Veggie Leaves Stash Pharma Byproducts: Study Finds

Johns Hopkins University

In areas where freshwater is scarce, farmers often turn to treated wastewater to irrigate crops. And many regulators and consumers worry about exposing food to compounds routinely found in wastewater, including many psychoactive medications that treat mental disorders.

But new research from Johns Hopkins University has found that certain crops—tomatoes, carrots, and lettuce—store those chemicals in their leaves. This may be good news for tomato and carrot lovers who eat the fruit and roots of those vegetables, respectively.

The research, published today in Environmental Science and Technology, is part of an effort to explore the safety of using municipal wastewater, most commonly after being filtered through treatment facilities, to irrigate crops.

"Farming practices place a high demand on freshwater resources. With limited rainfall and droughts threatening global water supplies, we're looking at a future with shortages that may only be met by repurposing treated wastewater," said Daniella Sanchez, a doctoral student at Johns Hopkins University and lead author on the study. "To continue to use wastewater safely, we need a more sophisticated understanding of where and how crop species metabolize, or break down, agents in the water."

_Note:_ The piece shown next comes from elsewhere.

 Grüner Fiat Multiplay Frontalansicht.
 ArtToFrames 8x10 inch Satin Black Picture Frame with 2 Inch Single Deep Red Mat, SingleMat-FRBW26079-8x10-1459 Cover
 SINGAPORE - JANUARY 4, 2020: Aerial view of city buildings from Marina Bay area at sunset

Sanchez studied the fate of four psychoactive pharmaceuticals often found in treated wastewater: carbamazepine, lamotrigine, amitriptyline, and fluoxetine, which treat depression, bipolar disorder, and seizures.

In a temperature-controlled chamber, the researchers fed tomatoes, carrots, and lettuce a liquid growth solution made of ultrapure water, salts, nutrients, and one of the four medications for up to 45 days. They sampled different tissues from each of the plants and used advanced chemical analysis to determine how the medications are absorbed by plants, what byproducts the plants produce from them, and where those chemical byproducts ultimately end up in the plant.

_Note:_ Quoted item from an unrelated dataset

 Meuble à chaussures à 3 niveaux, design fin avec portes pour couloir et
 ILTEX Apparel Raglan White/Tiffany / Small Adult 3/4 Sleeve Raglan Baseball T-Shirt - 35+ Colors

Pharmaceuticals and their byproducts tended to accumulate in the leaves. Tomato leaves contained more than 200 times the concentration of pharmaceuticals than their fruits, while the concentrations in carrot leaves were roughly seven-fold that of the edible roots. But the researchers cautioned those concentrations are not cause for alarm; they only help to create a map of where the chemical compounds go.

Water, which acts like a superhighway by carrying nutrients and other molecules to various parts of the plant, likely played a role in moving the drug compounds, the researchers said. Most water travels through the roots, through the body of the plant, and into the leaves. Pharmaceuticals and their byproducts ride this wave until they hit the leaves, where water molecules evaporate through pores called stomata, leaving the drug compounds behind.

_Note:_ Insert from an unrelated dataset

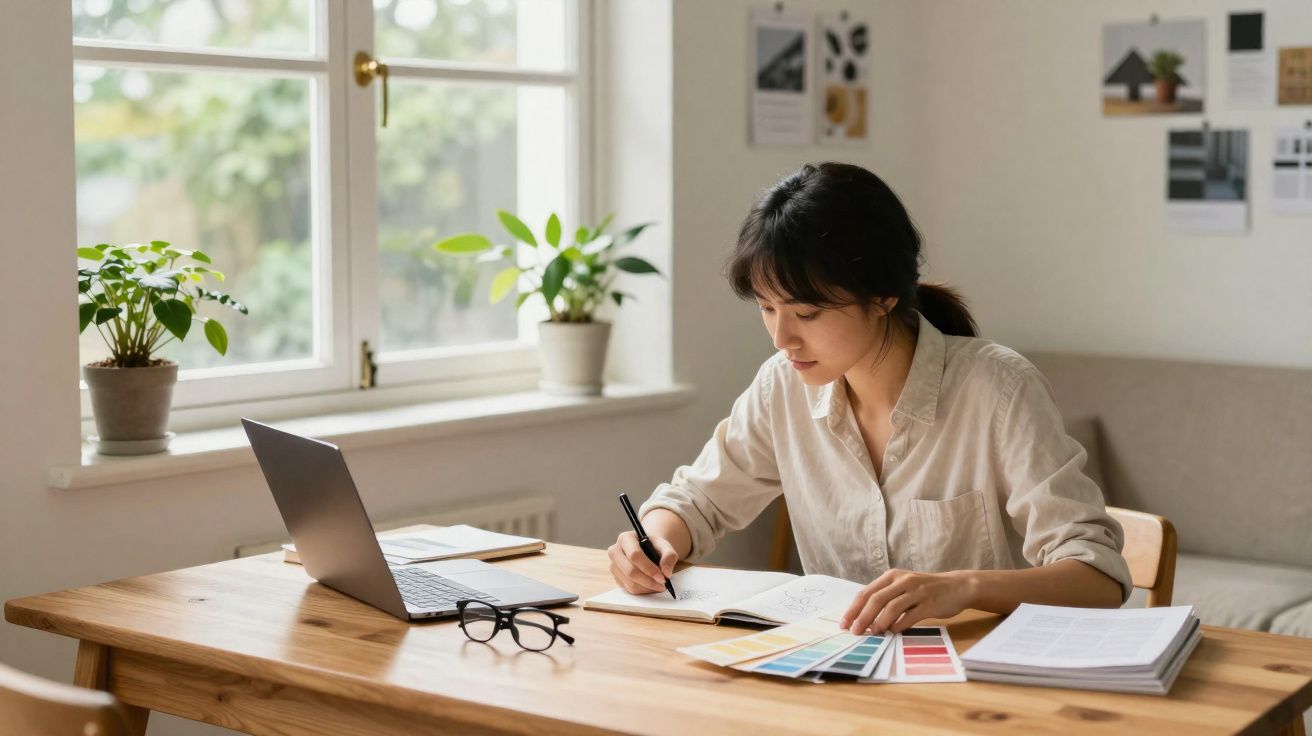 Young woman working at a wooden table with laptop, colour swatches, notebook, and plants by the window.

"Plants don't have a well-developed mechanism to excrete these drug compounds. They can't easily get rid of waste by peeing, like humans do," Sanchez said.

Instead, plants stick the compounds into the cell walls of leaves or in vacuoles, which act as trash bags for cells. Over time, these pharmaceuticals and their byproducts build up in the plant tissue with nowhere to go, the researchers said.

Additionally, the plants were better at absorbing and metabolizing certain medications. All plant tissues contained low concentrations of the epilepsy drug lamotrigine and its byproducts.By contrast, carbamazepine accumulated in higher concentrations across the plant tissues, including the edible carrot roots, tomato fruits, and lettuce leaves. If, in the future, regulators explore risks to human health, it will be helpful to know which medications are more likely to build up in the parts of the plants that people eat, the researchers said.

"Just because these medications are commonly found in treated wastewater doesn't mean they'll have any meaningful impact on the plant or plant consumer," said co-author Carsten Prasse, an associate professor of environmental health and engineering at Johns Hopkins who studies environmental contaminants and wastewater.

Prasse noted that studies like this emphasize the importance of also considering byproducts and not just the original drugs when assessing their plant uptake. "Hopefully, this research will help in identifying which compounds should be assessed in more detail in order to support potential future regulations," Prasse said.